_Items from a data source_
== Segment start ==

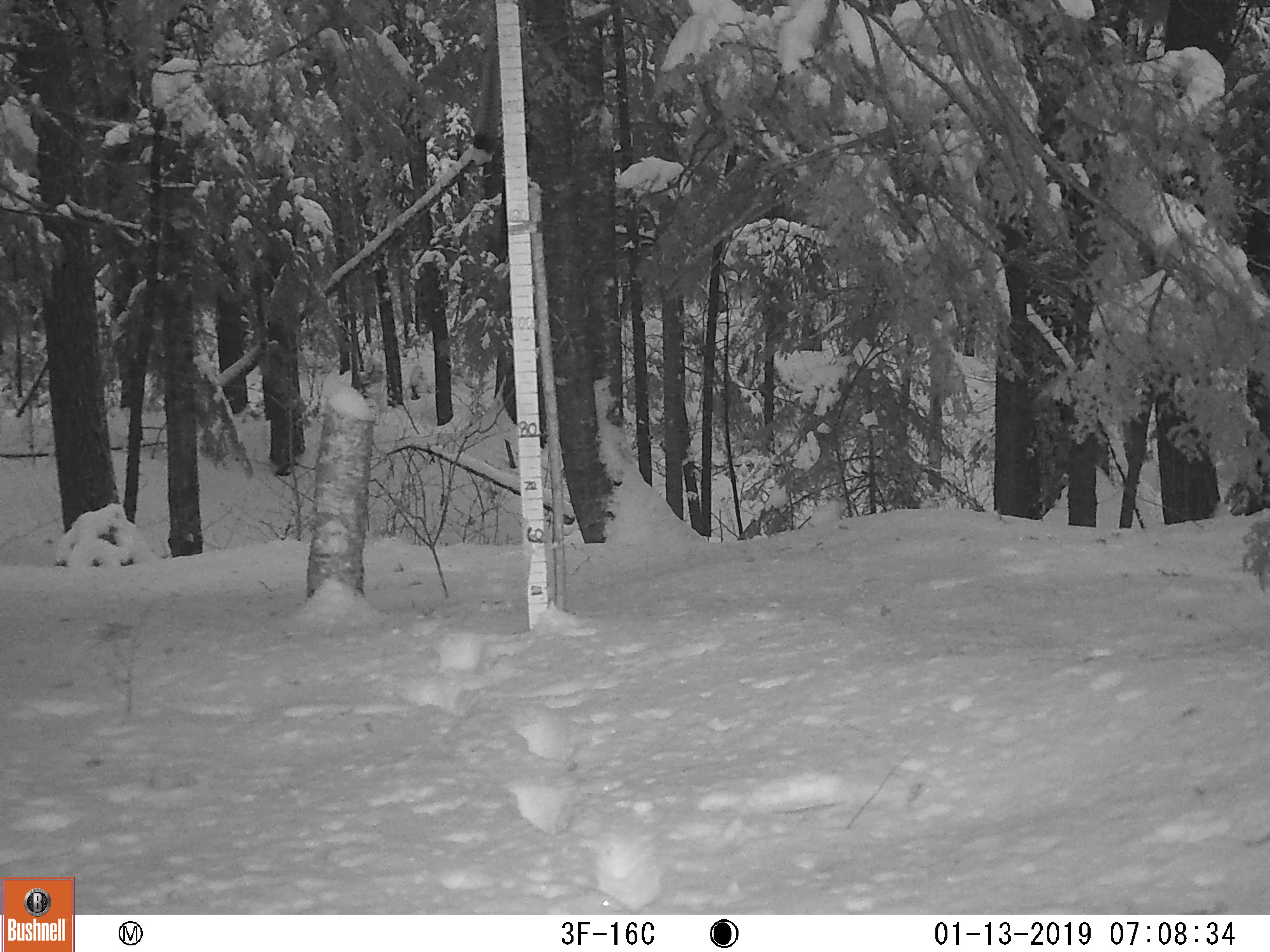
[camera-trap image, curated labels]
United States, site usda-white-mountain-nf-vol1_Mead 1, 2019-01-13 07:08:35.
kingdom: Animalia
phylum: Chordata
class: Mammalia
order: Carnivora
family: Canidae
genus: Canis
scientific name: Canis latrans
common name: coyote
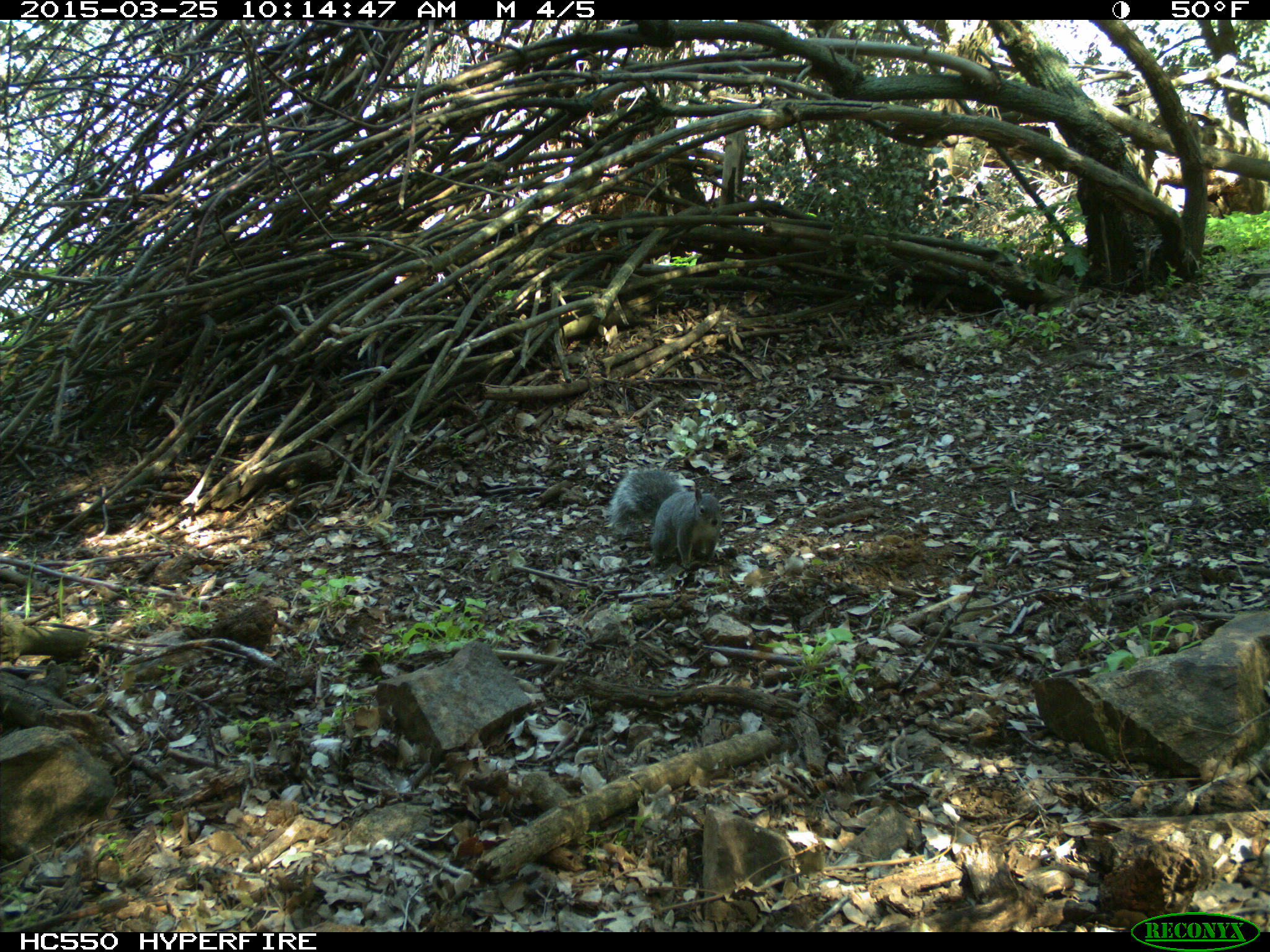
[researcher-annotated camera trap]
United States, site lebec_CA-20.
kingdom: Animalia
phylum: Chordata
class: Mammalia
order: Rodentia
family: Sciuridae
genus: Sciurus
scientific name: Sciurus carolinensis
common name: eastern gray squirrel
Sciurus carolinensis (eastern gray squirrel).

== Segment end ==
== Segment start ==

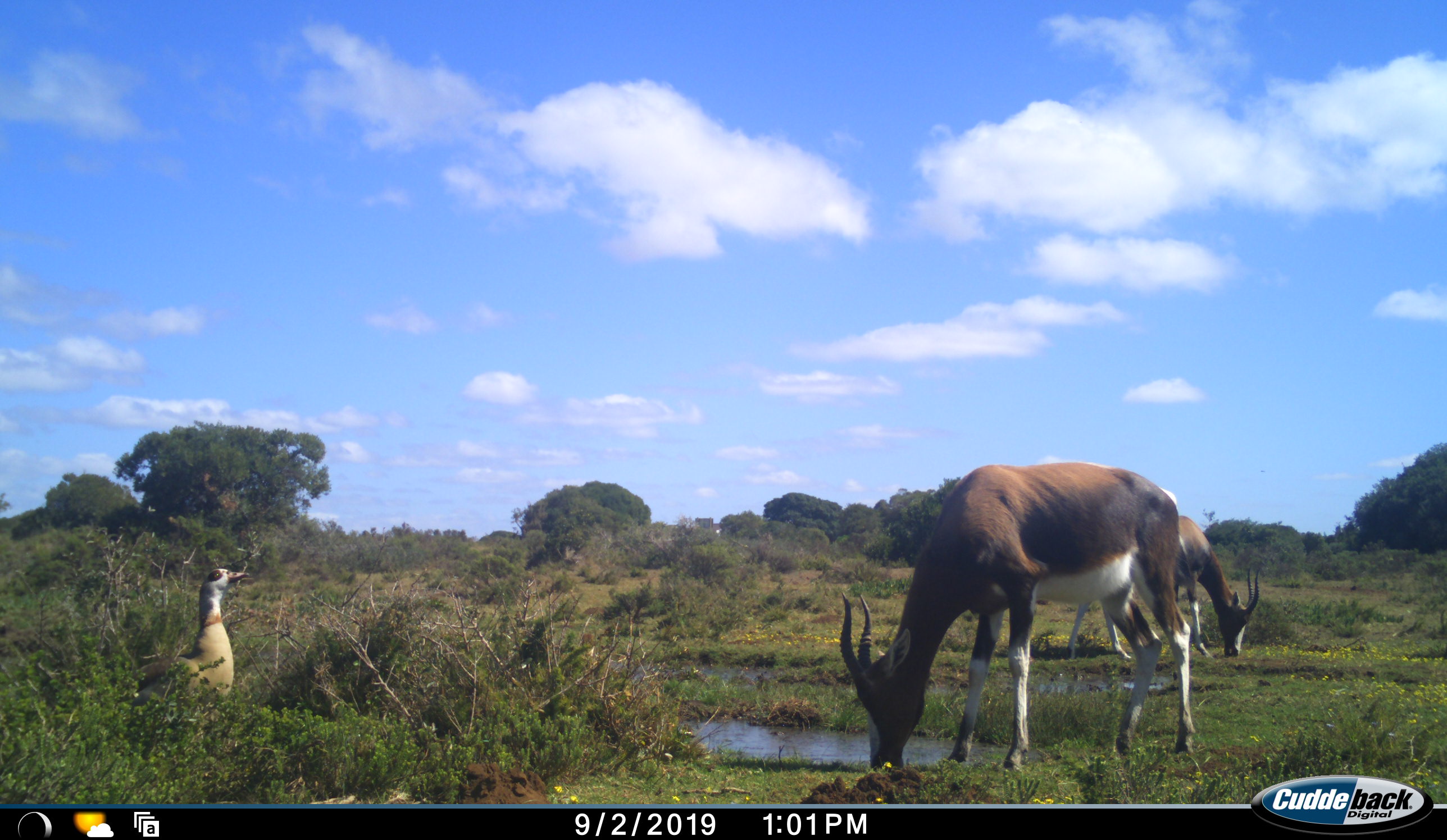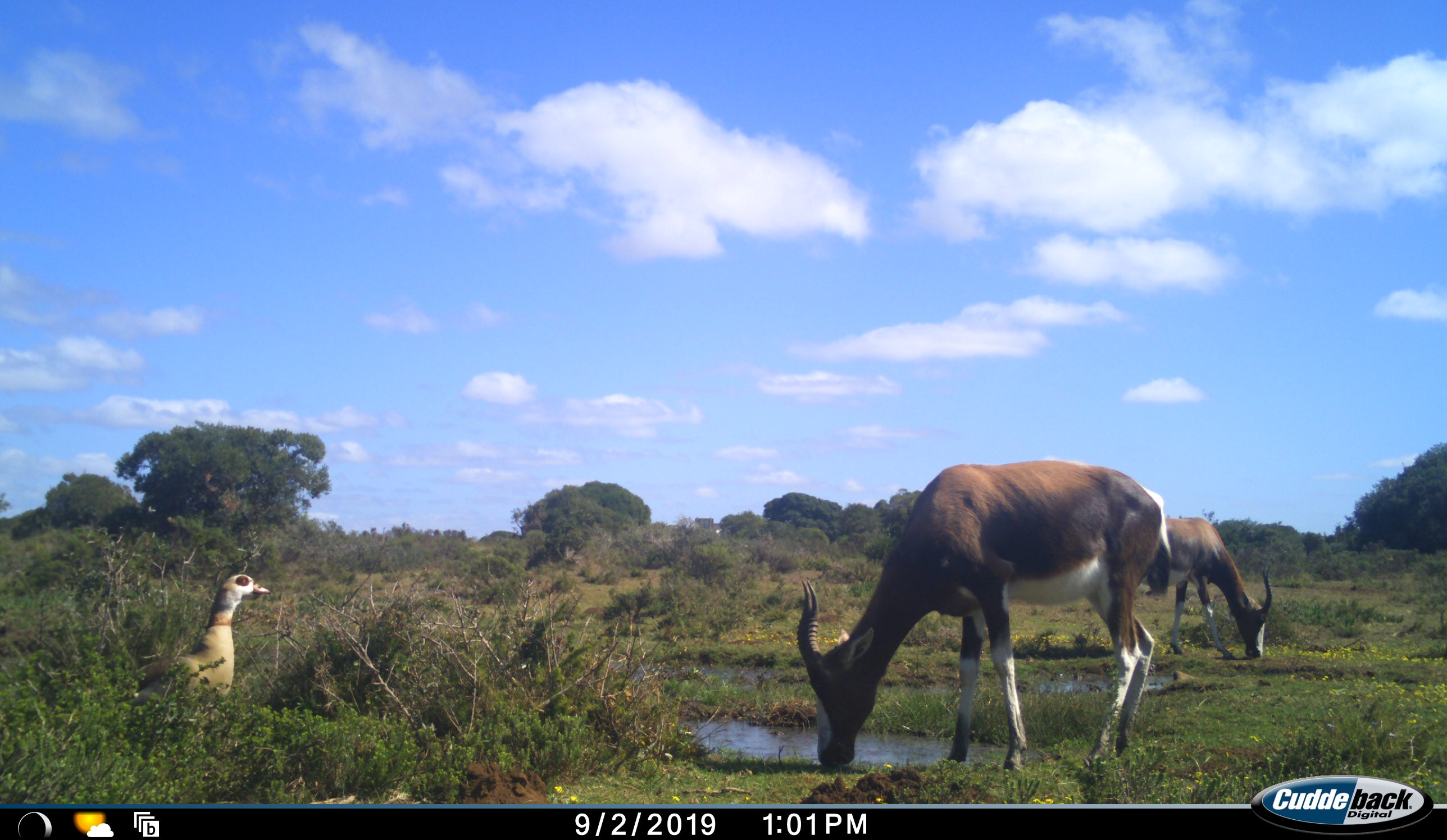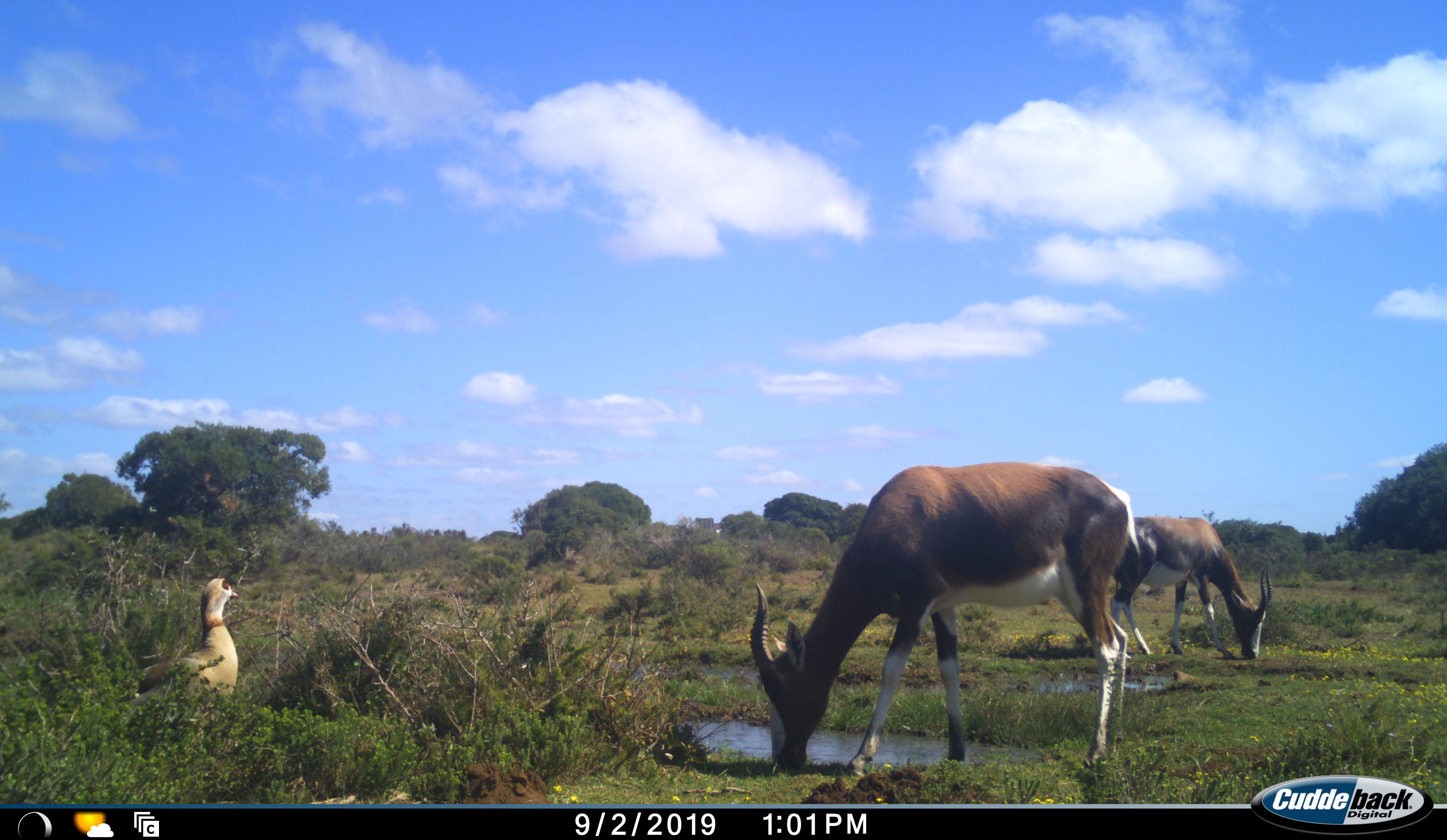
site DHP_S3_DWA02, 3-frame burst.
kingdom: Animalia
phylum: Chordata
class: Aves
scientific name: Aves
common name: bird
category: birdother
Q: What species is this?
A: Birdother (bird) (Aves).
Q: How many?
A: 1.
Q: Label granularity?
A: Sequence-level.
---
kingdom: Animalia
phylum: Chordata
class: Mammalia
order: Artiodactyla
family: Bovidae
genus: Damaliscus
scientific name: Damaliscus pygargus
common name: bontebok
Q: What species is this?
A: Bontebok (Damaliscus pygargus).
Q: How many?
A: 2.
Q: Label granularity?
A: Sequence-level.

== Segment end ==

_REQUIRED ACTION_
Above are some records. Output exactly the lines from the one that contains "[camera-trap image, curated labels]" to the one that contains "[researcher-annotated camera trap]", keeping both, and omit the pictures.

_RESULT_
[camera-trap image, curated labels]
United States, site usda-white-mountain-nf-vol1_Mead 1, 2019-01-13 07:08:35.
kingdom: Animalia
phylum: Chordata
class: Mammalia
order: Carnivora
family: Canidae
genus: Canis
scientific name: Canis latrans
common name: coyote
[researcher-annotated camera trap]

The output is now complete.